:: Task objective ::
Carry on the text about Kuruppampady in Kerala, picking up after its final sentence.

:: Excerpted text ::
Kuruppampady is situated about five kilometers from Perumbavoor on the Aluva-Munnar road, in Kunnathunad Taluk, Ernakulam district, Kerala, India.

Location

It is surrounded by important places viz. Perumbavoor, Kalady, Malayattoor, Angamaly, Aluva, Muvattupuzha, Odakkaly, Kallil, Iringole kavu (miniature forest), Kolencherry, Kottapady, Kothamangalam, Alattuchira, Vengoor, Kombanad, Panamkuzhy, Poru, Vengola, Paniyely, Kodanad, Kurichilakode and so on and so forth within 20 kilometers' radius. Kuruppampady is also famous for its lemon grass production for about a century.

The Name kuruppampady came from kurupide padi (kurupe was a great ayurvedic doctor at that time) ,  The village is known for the ancient St. Marys Jacobite Syrian Cathedral, more commonly known as Kuruppampady Palli. It also has two temples: Iricvichira siva temple and Kootumadhom temple.

[Records taken from a dataset]
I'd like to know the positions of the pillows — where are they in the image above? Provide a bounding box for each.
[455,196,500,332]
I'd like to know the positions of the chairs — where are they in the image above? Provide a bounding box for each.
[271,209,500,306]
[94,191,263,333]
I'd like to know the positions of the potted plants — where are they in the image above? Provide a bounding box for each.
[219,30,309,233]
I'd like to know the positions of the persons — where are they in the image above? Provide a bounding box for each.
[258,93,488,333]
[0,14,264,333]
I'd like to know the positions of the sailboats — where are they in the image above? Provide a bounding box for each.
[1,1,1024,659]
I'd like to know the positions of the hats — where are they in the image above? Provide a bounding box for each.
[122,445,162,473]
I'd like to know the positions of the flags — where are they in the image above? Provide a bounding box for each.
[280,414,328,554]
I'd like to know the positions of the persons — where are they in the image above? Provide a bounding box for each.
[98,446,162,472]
--
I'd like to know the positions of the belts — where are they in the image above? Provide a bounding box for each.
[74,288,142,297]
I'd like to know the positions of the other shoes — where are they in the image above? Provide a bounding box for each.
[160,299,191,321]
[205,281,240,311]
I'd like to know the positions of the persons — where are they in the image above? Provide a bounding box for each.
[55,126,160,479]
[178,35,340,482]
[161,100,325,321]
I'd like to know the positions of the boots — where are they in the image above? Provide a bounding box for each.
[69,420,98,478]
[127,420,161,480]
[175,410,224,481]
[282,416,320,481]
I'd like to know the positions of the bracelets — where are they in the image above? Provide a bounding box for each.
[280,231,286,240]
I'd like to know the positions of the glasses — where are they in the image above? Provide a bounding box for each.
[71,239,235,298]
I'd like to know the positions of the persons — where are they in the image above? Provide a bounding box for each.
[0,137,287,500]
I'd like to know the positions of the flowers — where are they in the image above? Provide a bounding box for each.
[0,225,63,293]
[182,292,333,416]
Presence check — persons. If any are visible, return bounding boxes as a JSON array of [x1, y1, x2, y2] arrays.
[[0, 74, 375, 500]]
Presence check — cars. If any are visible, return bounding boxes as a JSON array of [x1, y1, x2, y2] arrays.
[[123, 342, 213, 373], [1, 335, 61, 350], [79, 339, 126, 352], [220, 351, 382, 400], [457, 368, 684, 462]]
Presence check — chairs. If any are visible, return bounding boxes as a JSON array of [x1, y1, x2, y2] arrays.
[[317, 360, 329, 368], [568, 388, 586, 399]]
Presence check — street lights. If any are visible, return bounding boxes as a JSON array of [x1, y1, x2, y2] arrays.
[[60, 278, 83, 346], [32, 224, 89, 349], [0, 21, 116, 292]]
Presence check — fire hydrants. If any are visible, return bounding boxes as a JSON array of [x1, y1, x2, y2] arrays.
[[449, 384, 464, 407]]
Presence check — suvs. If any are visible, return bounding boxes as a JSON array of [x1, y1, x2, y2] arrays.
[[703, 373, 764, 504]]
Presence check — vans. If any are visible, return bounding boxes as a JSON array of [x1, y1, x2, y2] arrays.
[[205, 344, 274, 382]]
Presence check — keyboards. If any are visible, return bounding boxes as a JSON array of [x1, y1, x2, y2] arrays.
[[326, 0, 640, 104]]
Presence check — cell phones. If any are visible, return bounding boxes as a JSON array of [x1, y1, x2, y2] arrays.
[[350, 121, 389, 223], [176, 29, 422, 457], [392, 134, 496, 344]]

:: Task output ::
Kerala Vyapari Vyavasayi Ekopana Samithi office, Kuruppampady private bus stand, Court, District institutional training centre for teachers DIET Ernakulam, Krishna hospital, Hotel Hamilton International, Koovapady block office, Mini industrial village, Tech steel industries, Bank of India, Federal bank, South Indian Bank, Dhanalaxmi bank, State Bank of India etc., are the important landmarks in town.